Say how many lines in the data hold "labeled". Nothing else belongs in the answer.

::: MATERIAL PROVIDED :::

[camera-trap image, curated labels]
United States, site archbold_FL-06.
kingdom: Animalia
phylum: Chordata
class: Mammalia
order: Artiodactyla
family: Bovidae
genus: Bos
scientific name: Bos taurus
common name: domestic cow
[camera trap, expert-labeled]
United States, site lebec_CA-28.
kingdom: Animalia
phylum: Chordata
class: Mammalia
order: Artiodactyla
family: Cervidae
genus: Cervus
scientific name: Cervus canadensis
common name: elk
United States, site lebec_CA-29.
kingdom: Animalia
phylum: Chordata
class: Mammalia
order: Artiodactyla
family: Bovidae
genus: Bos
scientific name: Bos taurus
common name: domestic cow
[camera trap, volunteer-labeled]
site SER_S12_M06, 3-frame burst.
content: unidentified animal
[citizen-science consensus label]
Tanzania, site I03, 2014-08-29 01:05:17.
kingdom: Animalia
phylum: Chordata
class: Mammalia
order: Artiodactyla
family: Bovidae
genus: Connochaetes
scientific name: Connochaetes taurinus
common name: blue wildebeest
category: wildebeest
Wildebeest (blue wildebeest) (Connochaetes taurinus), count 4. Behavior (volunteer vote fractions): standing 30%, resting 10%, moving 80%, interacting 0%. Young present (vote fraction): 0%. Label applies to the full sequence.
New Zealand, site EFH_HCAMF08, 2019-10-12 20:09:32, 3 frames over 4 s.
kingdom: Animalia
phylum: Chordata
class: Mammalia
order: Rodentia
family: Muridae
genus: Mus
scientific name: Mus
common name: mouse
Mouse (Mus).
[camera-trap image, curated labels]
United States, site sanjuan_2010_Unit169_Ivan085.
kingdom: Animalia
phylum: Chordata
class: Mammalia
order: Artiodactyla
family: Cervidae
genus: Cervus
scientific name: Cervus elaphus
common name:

:::

## YOUR SOLUTION
2